Cadence Fest: Sunday-Tuesday, Jan. 20-22

A legendary jazz magazine is reborn in Portland.

TROMBONE BIGGIE: Cadence Fest performer Julian Priester (background, with Obo Addy) at Jimmy Mak's in 2006.

In 2011, Cadence—one of the premier magazines in the country covering jazz and other improvised music—found itself at a deadly confluence of two rapidly drying streams: print journalism and jazz. When Oregon-based jazz musician and Cadence contributor David Haney read that the New York-based quarterly, founded in 1976, would cease publication at year's end, he resolved to try to save it. Now the magazine's owner and coordinating editor, Haney has been so successful that the magazine not only survived, it's sponsoring festivals in several cities this year—the first occurring in Portland, Cadence's new home.

An accomplished musician with a background in publishing, Haney was certainly qualified to be the magazine's savior. His experience running the online publication the Liturgy Planner taught him that relying on print subscribers wouldn’t support Cadence. “Getting money from musicians isn’t the soundest business plan,” he says. 

Haney created a lower-cost, quarterly online edition, with a single annual printed version, available to paid subscribers, and boosted income by licensing the digital content to libraries and other institutions. After five issues—featuring contributions from a stable of writers scattered across the U.S., Europe and Japan—Haney says the magazine is on solid footing. 

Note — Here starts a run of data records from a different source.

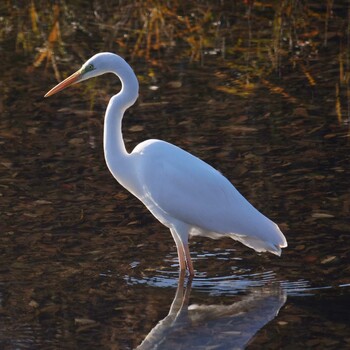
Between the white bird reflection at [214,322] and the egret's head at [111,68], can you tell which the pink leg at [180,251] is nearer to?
the white bird reflection at [214,322]

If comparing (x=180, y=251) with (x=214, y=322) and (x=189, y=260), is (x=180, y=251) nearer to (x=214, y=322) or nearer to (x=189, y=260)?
(x=189, y=260)

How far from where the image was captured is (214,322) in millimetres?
4582

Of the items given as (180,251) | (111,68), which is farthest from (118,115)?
(180,251)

To celebrate the magazine's rebirth and relocation, Haney conceived Cadence Fest, which will have similar incarnations later this year in New York and Philadelphia. Spanning improvisatory styles from Dixieland to avant-garde, it features Portland jazz vets like pianist Gordon Lee and saxophonists Rich Halley and Mary-Sue Tobin, plus national stars Bernard Purdie and Julian Priester, as well as Haney himself. It might turn into an annual event, and Haney is looking at creating a retail space in town. 

"Cadence's name has some power," he says. "It makes sense to use it to galvanize things here. We're always looking at what we can do that's good for the music, because that’s good for Cadence, too.” 

SEE IT: Cadence Fest is at Ivories Jazz Lounge and Restaurant, 1435 NW Flanders St., on Sunday-Tuesday, Jan. 20-22. See cadencejazzmagazine.com for a complete schedule.